= Books Across the Sea =

Books Across the Sea was a cultural and literary movement begun in 1940 as the result of the stopping of the transatlantic trade in printed books. At that time there was a ban on the import and export of non-essential goods into Britain to free-up shipping space for more essential goods.

== History ==
Books Across the Sea was founded in 1940 by Beatrice Warde to help offset Nazi propaganda among other expatriate Americans remaining in London after the fall of France. She arranged through her mother May Lamberton Becker, literary editor of the New York Herald Tribune for single copies of 70 new significant American titles to be imported in friends' hand luggage. These were displayed in the offices of the Americans in Britain Outpost of the Committee to Defend America by Aiding the Allies. A similar present of British-published books was sent to America. The books were carefully selected to mirror life in the two countries and included educational titles. Schools assembled and sent scrap books showing the daily life of the children.

It was quickly seen that books were essential good-will ambassadors, and a formal organisation was set up to run it, with branches in Britain (in London and Edinburgh) and America (in New York and Boston), first under the chairmanship of Professor Arthur Newall, and soon after by T. S. Eliot. Another key collaborator was Alicia Street, editor of The Outpost, a newsletter published by Americans living in Britain "to promote full understanding among the English Speaking Peoples". By 1944 some 2,000 volumes had been received in London and 1,600 in New York. The branches also acted as enquiry centres about life in the opposite countries. After the war, in February 1946, the London collection of books was presented to the South Audley Street branch of the City of Westminster Libraries at a ceremony attended by Mrs Eleanor Roosevelt.

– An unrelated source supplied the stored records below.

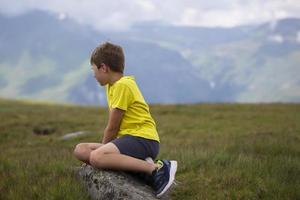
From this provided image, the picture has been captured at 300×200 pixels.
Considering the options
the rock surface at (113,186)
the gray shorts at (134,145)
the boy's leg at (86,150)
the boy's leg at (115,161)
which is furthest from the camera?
the boy's leg at (86,150)

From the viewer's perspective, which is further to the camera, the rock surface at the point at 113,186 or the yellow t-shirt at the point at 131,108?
the yellow t-shirt at the point at 131,108

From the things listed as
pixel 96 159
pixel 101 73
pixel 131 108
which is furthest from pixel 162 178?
pixel 101 73

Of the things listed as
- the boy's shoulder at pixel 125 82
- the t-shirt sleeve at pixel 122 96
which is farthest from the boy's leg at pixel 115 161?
the boy's shoulder at pixel 125 82

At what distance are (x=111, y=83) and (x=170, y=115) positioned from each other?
2715 centimetres

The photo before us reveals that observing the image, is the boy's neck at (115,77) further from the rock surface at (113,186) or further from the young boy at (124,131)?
the rock surface at (113,186)

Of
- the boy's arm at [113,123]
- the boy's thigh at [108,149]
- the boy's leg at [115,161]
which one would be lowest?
the boy's leg at [115,161]

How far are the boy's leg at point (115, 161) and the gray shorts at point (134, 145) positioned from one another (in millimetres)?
94

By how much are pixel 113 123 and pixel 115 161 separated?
24.9 inches

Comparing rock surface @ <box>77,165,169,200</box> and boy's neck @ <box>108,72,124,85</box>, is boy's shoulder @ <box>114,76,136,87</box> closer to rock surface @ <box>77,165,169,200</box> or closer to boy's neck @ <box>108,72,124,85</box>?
boy's neck @ <box>108,72,124,85</box>

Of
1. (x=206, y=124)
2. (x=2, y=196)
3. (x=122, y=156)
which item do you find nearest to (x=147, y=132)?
(x=122, y=156)

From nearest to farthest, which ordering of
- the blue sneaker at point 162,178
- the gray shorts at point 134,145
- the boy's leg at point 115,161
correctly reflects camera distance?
the blue sneaker at point 162,178 → the boy's leg at point 115,161 → the gray shorts at point 134,145

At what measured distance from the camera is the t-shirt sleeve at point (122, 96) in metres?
8.14

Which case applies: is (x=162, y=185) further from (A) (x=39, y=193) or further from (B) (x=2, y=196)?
(B) (x=2, y=196)

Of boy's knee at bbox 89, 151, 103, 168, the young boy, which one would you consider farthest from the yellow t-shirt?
boy's knee at bbox 89, 151, 103, 168
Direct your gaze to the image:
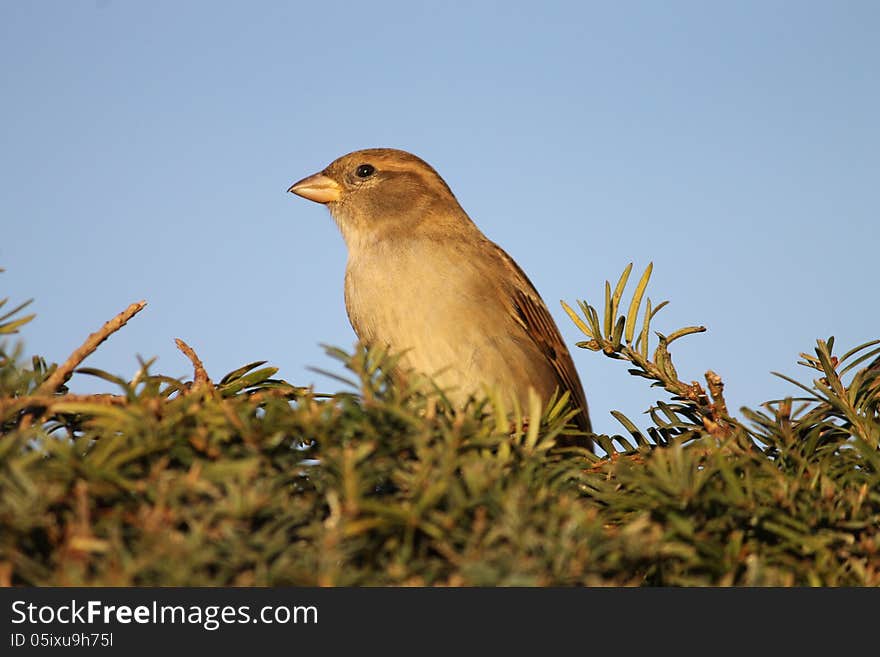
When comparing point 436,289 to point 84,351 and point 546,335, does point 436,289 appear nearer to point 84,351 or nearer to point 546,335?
point 546,335

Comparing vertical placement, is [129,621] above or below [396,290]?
below

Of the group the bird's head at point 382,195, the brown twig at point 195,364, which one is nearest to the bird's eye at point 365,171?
the bird's head at point 382,195

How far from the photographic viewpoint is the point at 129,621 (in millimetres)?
1230

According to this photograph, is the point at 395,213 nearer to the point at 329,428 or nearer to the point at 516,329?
the point at 516,329

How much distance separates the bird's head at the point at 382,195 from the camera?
5387mm

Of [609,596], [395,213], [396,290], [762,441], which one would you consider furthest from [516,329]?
[609,596]

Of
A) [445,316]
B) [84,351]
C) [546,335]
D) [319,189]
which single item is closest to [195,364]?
[84,351]

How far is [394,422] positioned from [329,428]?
0.38ft

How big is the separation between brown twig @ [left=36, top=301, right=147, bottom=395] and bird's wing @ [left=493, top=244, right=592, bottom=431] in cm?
303

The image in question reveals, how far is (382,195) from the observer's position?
5707mm

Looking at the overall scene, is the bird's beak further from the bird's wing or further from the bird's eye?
the bird's wing

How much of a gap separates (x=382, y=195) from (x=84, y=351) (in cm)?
389

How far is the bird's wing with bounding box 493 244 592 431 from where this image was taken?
5012mm

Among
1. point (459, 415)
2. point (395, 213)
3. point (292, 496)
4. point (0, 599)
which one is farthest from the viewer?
point (395, 213)
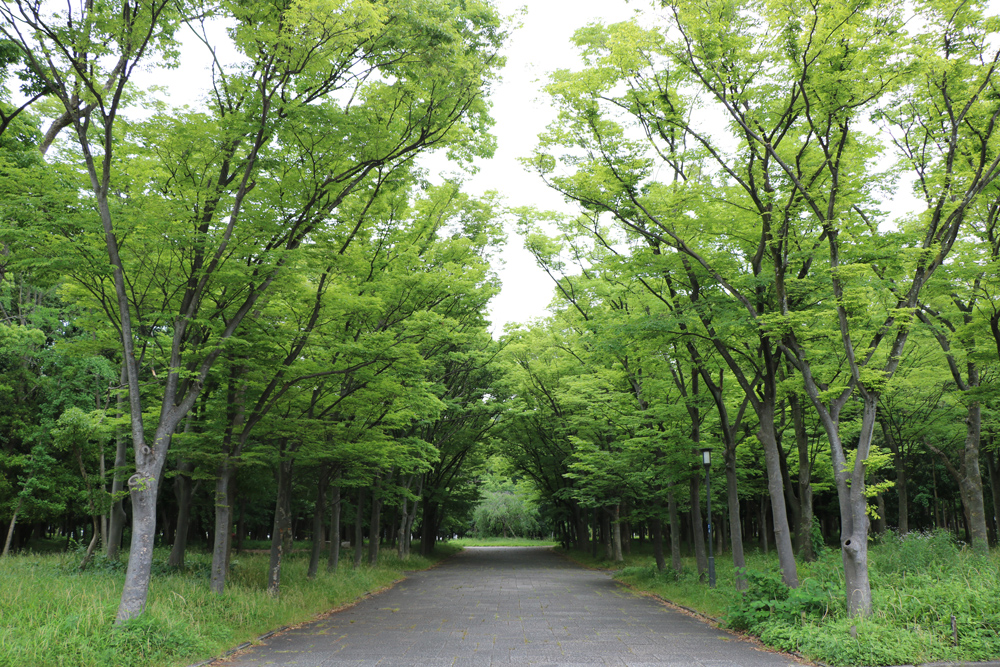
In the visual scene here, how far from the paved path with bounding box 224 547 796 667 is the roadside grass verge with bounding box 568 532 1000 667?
1.79 ft

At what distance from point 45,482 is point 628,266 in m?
21.7

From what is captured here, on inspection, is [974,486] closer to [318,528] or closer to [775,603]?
[775,603]

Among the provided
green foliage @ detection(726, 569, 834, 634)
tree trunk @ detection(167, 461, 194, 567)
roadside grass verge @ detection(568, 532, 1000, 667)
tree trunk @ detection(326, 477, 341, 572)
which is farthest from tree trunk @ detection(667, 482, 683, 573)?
tree trunk @ detection(167, 461, 194, 567)

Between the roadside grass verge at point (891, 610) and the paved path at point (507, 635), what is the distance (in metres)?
0.55

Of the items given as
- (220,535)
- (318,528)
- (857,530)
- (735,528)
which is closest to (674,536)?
(735,528)

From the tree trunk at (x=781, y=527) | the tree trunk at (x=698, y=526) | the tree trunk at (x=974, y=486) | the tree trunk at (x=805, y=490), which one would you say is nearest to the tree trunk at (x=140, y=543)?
the tree trunk at (x=781, y=527)

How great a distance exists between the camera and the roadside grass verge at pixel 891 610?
7734 mm

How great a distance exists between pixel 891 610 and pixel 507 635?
5.63 metres

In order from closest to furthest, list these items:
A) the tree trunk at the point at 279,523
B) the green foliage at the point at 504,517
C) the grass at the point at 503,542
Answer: the tree trunk at the point at 279,523 < the grass at the point at 503,542 < the green foliage at the point at 504,517

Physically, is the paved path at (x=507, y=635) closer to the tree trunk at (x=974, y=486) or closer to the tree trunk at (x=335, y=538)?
the tree trunk at (x=335, y=538)

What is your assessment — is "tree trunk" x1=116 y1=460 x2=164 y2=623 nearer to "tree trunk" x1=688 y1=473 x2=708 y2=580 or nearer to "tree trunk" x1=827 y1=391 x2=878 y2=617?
"tree trunk" x1=827 y1=391 x2=878 y2=617

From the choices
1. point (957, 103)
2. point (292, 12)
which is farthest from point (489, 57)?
point (957, 103)

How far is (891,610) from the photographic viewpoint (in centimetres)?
880

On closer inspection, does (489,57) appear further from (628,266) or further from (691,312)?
(691,312)
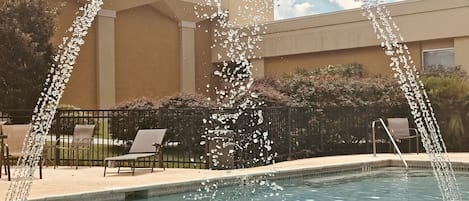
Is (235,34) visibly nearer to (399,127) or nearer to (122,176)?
(399,127)

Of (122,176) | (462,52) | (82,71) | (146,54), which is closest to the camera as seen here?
(122,176)

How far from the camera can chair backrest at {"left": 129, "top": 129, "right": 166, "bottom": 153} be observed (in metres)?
12.0

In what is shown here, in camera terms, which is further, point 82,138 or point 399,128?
point 399,128

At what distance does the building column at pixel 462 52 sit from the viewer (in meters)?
22.0

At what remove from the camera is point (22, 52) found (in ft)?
64.1

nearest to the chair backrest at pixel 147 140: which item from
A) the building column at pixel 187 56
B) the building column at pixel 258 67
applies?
the building column at pixel 187 56

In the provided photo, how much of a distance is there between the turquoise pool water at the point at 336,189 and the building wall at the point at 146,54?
→ 16.6 meters

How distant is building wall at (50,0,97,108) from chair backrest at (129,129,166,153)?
13152 mm

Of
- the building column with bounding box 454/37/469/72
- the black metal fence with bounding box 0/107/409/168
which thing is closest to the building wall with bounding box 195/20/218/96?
the building column with bounding box 454/37/469/72

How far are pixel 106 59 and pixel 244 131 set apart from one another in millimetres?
14522

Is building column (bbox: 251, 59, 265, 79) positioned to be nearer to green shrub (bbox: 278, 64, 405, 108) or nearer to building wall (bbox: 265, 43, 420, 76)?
building wall (bbox: 265, 43, 420, 76)

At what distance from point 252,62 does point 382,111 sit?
13.7 meters

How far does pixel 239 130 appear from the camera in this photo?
12.3 meters

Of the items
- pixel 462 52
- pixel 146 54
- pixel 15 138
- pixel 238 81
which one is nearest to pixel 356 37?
pixel 462 52
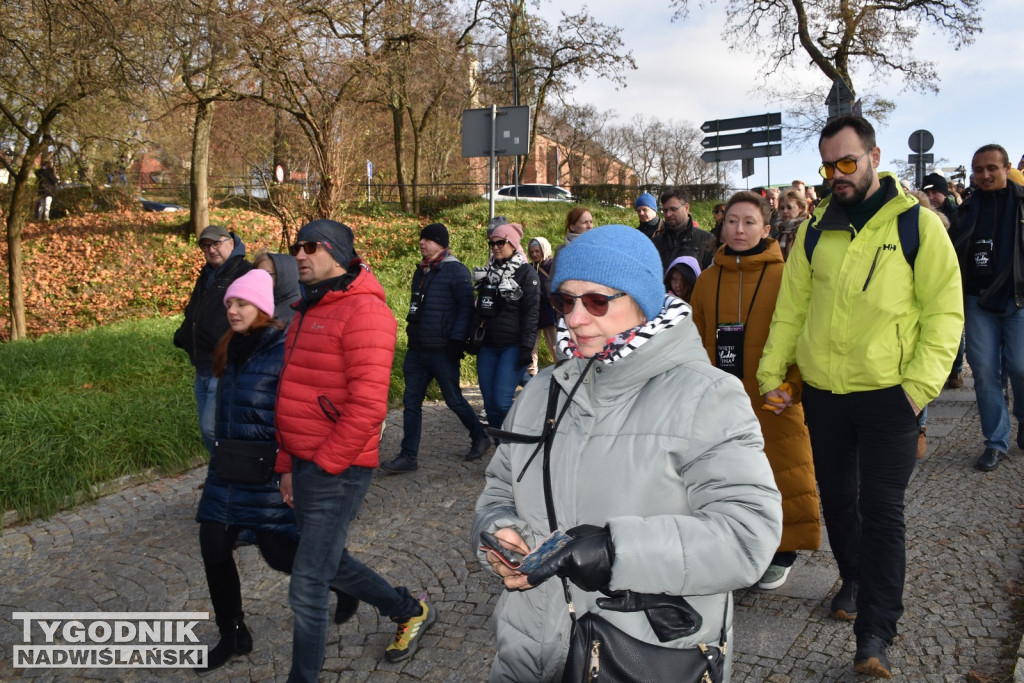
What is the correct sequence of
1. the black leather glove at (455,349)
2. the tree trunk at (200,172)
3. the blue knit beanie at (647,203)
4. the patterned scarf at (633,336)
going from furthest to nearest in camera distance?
1. the tree trunk at (200,172)
2. the blue knit beanie at (647,203)
3. the black leather glove at (455,349)
4. the patterned scarf at (633,336)

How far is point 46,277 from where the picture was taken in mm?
18766

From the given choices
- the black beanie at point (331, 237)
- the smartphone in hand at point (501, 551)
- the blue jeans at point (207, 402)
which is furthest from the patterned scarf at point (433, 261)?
the smartphone in hand at point (501, 551)

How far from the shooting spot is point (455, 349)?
6.64 metres

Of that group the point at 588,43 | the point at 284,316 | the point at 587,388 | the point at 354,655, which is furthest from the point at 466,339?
the point at 588,43

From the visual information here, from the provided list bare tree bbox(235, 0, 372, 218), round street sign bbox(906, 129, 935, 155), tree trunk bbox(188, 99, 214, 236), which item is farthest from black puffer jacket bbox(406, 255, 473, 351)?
tree trunk bbox(188, 99, 214, 236)

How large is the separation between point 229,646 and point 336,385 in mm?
1330

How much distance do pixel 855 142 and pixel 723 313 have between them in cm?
118

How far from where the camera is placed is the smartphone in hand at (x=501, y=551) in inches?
68.6

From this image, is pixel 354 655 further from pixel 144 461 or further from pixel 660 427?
pixel 144 461

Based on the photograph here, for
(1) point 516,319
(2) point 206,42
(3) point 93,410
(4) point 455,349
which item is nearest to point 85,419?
(3) point 93,410

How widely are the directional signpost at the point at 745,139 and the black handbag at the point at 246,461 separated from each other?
1150cm

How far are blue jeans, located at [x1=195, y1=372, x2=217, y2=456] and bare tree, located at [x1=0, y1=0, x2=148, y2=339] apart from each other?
4198 mm

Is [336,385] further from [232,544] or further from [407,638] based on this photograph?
[407,638]

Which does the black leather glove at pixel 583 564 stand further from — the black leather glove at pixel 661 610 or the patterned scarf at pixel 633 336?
the patterned scarf at pixel 633 336
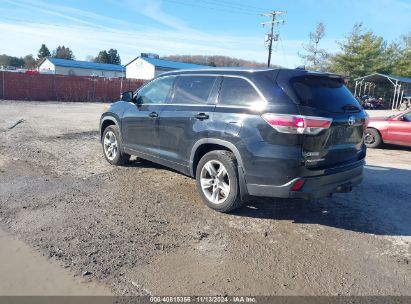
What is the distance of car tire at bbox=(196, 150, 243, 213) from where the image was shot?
4500mm

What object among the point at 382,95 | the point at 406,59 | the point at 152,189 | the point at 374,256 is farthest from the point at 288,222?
the point at 406,59

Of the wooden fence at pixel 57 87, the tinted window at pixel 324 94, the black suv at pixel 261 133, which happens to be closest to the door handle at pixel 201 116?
the black suv at pixel 261 133

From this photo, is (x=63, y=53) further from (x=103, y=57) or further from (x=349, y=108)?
(x=349, y=108)

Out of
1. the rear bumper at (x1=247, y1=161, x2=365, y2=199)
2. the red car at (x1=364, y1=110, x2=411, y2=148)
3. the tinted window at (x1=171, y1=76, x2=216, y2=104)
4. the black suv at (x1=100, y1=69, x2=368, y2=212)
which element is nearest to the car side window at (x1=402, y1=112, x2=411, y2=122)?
the red car at (x1=364, y1=110, x2=411, y2=148)

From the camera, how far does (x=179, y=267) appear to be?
3395mm

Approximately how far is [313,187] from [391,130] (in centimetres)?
793

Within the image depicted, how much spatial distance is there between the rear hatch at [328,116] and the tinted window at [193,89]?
1126 millimetres

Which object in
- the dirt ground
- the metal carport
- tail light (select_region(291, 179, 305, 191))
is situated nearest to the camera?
the dirt ground

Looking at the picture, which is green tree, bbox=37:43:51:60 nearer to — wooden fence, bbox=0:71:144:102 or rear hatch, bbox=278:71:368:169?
wooden fence, bbox=0:71:144:102

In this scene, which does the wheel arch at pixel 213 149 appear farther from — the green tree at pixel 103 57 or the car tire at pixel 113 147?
the green tree at pixel 103 57

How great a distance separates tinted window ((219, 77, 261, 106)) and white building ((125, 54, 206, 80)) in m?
54.7

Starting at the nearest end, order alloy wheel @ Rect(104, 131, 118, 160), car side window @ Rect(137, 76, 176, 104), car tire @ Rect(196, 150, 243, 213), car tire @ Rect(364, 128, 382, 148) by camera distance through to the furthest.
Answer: car tire @ Rect(196, 150, 243, 213), car side window @ Rect(137, 76, 176, 104), alloy wheel @ Rect(104, 131, 118, 160), car tire @ Rect(364, 128, 382, 148)

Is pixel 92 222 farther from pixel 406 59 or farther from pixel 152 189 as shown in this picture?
pixel 406 59

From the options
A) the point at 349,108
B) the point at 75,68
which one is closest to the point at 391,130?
the point at 349,108
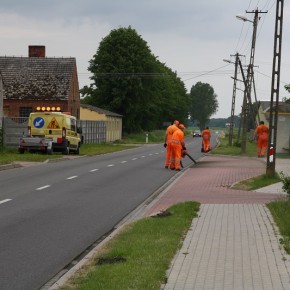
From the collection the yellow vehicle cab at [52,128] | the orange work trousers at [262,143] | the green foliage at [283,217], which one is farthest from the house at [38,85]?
the green foliage at [283,217]

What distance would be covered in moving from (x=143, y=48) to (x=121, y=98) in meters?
6.88

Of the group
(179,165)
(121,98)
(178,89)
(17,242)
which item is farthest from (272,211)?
A: (178,89)

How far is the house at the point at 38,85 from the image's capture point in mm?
58625

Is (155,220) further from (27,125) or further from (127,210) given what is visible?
(27,125)

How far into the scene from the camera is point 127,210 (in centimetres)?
1378

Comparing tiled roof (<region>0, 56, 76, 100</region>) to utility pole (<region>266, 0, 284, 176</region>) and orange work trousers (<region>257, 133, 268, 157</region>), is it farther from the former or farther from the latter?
utility pole (<region>266, 0, 284, 176</region>)

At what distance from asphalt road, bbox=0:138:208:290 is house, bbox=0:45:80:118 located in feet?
115

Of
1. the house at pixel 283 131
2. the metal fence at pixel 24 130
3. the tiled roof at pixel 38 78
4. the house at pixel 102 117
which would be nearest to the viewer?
the metal fence at pixel 24 130

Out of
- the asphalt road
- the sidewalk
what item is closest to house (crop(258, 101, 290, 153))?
the asphalt road

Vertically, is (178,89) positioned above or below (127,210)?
above

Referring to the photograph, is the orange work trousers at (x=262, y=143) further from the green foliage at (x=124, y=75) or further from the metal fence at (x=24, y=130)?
the green foliage at (x=124, y=75)

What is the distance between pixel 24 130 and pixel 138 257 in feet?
112

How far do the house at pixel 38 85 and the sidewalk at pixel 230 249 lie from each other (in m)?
43.9

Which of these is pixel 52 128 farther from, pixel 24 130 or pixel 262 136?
pixel 262 136
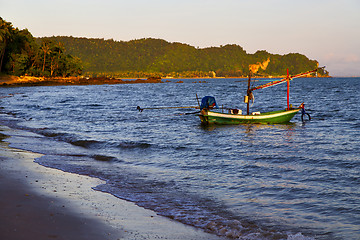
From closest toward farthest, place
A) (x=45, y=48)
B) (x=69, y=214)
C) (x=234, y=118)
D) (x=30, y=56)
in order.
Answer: (x=69, y=214) < (x=234, y=118) < (x=30, y=56) < (x=45, y=48)

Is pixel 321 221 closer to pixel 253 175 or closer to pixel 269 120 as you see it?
pixel 253 175

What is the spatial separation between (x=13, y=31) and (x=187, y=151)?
127 metres

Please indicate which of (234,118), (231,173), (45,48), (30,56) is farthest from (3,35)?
(231,173)

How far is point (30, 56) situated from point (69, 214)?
14708 centimetres

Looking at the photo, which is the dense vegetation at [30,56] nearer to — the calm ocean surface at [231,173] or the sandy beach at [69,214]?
the calm ocean surface at [231,173]

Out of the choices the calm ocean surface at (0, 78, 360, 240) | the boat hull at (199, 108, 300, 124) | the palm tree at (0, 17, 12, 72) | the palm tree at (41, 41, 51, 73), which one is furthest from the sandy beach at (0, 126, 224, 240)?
the palm tree at (41, 41, 51, 73)

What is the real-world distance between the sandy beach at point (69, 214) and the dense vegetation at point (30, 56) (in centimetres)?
10986

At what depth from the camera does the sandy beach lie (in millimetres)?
7582

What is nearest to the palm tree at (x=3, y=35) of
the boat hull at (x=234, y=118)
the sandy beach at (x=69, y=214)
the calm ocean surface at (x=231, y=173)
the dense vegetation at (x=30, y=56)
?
the dense vegetation at (x=30, y=56)

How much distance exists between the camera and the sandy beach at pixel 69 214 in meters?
7.58

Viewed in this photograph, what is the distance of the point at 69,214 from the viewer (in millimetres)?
8719

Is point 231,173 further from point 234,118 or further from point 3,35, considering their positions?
point 3,35

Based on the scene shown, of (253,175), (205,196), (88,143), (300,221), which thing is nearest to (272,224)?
(300,221)

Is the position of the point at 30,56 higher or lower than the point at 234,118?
higher
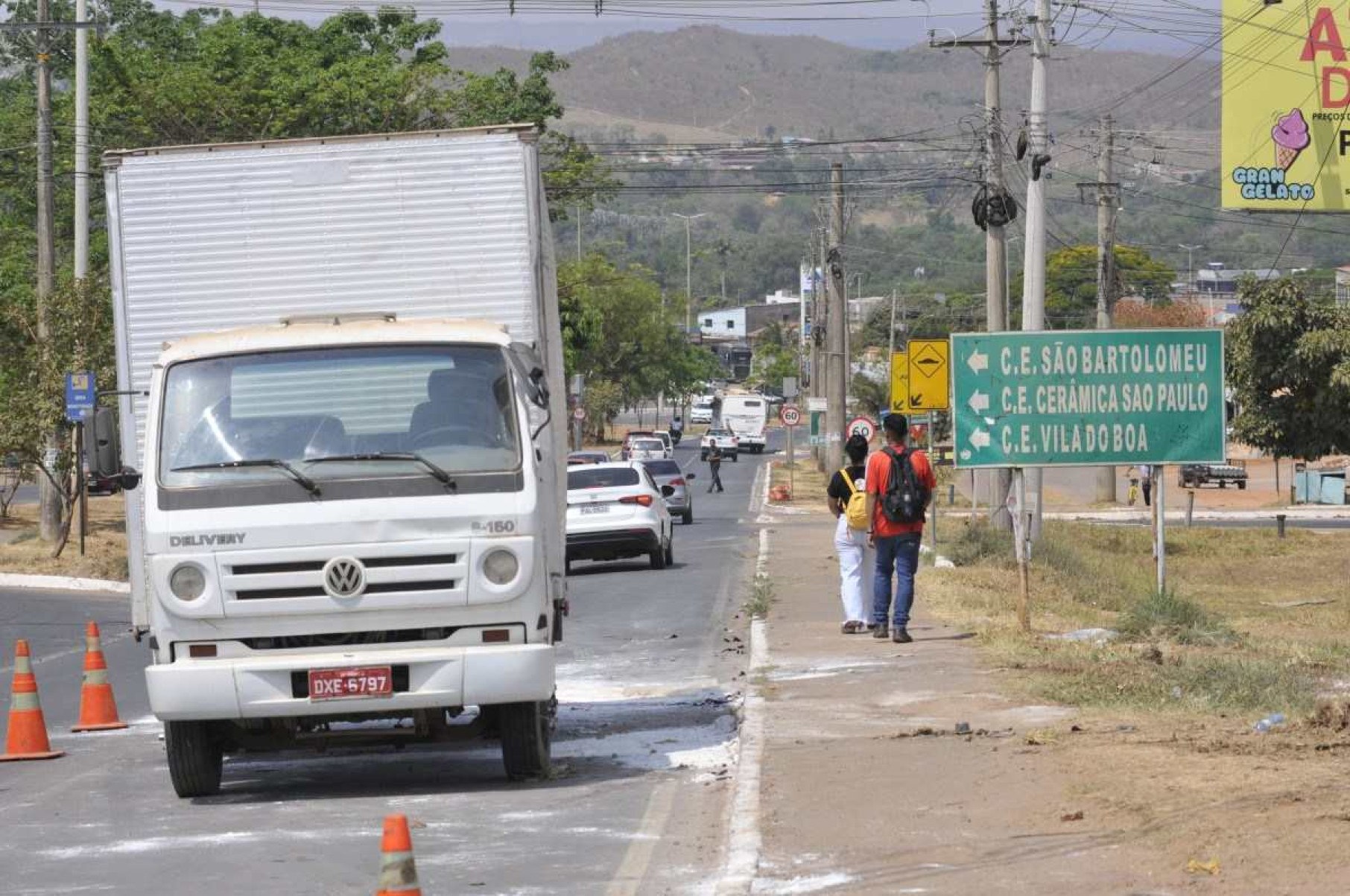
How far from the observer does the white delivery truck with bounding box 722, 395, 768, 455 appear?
11069 cm

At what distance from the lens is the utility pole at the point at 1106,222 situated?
51719 millimetres

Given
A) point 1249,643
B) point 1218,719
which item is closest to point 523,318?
point 1218,719

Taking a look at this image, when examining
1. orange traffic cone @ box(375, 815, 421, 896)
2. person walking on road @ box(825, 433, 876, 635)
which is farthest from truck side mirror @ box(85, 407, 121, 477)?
person walking on road @ box(825, 433, 876, 635)

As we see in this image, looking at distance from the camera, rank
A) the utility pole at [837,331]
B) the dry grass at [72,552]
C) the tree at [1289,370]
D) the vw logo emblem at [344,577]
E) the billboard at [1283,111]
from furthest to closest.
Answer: the utility pole at [837,331] < the billboard at [1283,111] < the tree at [1289,370] < the dry grass at [72,552] < the vw logo emblem at [344,577]

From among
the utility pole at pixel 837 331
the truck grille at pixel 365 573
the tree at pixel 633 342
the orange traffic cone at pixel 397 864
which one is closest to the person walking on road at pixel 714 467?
the utility pole at pixel 837 331

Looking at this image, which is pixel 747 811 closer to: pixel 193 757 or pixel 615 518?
pixel 193 757

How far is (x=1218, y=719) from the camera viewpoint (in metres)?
11.4

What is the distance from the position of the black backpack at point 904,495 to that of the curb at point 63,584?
1616cm

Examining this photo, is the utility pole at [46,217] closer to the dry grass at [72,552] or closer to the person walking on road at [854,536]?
the dry grass at [72,552]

Books Across the Sea was formally adopted by the English-Speaking Union in 1947 which still runs it, widening the scope to cover other countries.

== Archives ==
Archive materials related to Books Across the Sea are held in multiple collections. Papers related to the movement, as well as Beatrice Warde's personal and professional papers, are held at the Cadbury Research Library, University of Birmingham. A large collection of books that were exchanged as part of the programme are held at the University of Kent. Other correspondence related to Books Across the Sea is held at the University of Reading.